** begin Data extract **

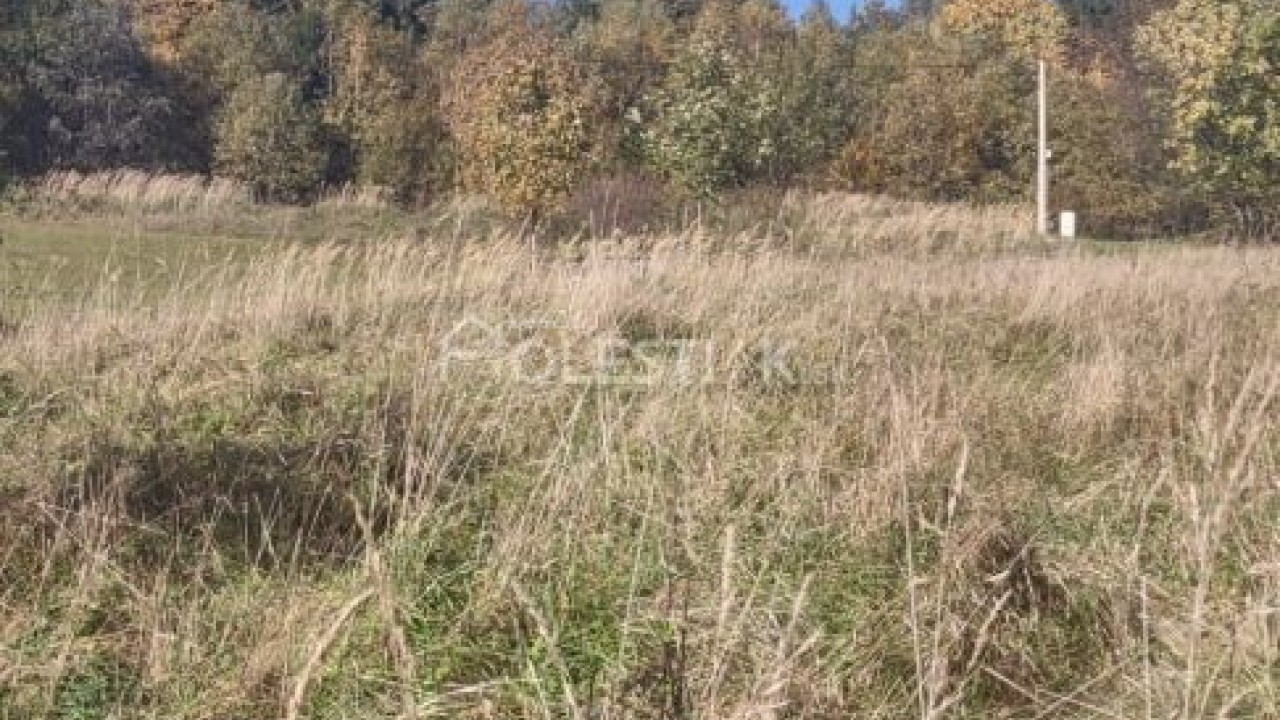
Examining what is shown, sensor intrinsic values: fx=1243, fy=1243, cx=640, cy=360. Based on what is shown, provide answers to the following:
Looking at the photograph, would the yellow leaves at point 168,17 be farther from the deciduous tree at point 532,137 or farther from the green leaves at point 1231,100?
the green leaves at point 1231,100

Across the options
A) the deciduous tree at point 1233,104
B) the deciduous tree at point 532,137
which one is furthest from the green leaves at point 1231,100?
the deciduous tree at point 532,137

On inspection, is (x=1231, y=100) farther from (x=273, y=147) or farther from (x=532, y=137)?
(x=273, y=147)

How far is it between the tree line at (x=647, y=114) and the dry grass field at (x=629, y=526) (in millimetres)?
13503

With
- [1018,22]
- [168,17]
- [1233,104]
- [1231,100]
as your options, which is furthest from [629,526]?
[1018,22]

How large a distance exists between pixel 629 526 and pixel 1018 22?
6327 cm

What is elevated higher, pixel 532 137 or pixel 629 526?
pixel 532 137

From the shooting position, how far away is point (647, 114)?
3084 centimetres

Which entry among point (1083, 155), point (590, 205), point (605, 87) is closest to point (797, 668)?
point (590, 205)

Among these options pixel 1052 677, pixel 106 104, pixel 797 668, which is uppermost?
pixel 106 104

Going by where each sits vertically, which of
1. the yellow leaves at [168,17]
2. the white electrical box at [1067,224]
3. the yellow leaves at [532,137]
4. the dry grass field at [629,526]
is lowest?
the white electrical box at [1067,224]

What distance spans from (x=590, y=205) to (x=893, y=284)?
1073cm

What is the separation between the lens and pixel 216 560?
2832mm

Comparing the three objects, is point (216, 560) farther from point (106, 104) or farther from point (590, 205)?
point (106, 104)

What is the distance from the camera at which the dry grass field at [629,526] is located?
2.28m
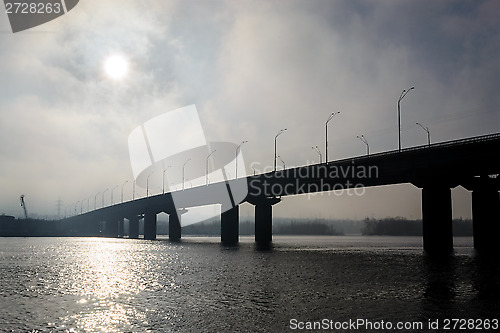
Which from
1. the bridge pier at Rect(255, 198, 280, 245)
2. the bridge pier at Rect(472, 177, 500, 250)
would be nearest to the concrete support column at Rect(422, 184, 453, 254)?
the bridge pier at Rect(472, 177, 500, 250)

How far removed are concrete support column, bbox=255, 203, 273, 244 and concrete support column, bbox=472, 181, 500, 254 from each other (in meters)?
59.5

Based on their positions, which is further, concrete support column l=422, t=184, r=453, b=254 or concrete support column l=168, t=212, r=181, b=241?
concrete support column l=168, t=212, r=181, b=241

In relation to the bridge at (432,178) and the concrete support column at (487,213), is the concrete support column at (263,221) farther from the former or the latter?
the concrete support column at (487,213)

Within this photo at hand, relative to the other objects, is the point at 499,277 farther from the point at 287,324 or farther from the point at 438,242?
the point at 438,242

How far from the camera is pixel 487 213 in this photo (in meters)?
91.8

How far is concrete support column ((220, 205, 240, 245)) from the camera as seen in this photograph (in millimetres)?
144625

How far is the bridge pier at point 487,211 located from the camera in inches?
3588

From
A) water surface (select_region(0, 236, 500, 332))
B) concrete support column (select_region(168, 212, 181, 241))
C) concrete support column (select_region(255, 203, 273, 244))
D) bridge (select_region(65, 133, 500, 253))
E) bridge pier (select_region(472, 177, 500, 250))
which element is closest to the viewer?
water surface (select_region(0, 236, 500, 332))

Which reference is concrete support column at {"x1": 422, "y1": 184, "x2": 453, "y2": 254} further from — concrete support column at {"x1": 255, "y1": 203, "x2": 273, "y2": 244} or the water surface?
concrete support column at {"x1": 255, "y1": 203, "x2": 273, "y2": 244}

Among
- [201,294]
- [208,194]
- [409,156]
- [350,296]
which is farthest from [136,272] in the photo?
[208,194]

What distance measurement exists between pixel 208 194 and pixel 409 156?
7766cm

** end Data extract **

To be done: Return the lines from the one containing "What distance measurement" through the end of the material, copied word for word.

Worked solution:
What distance measurement exists between pixel 208 194 and pixel 409 156?
7766cm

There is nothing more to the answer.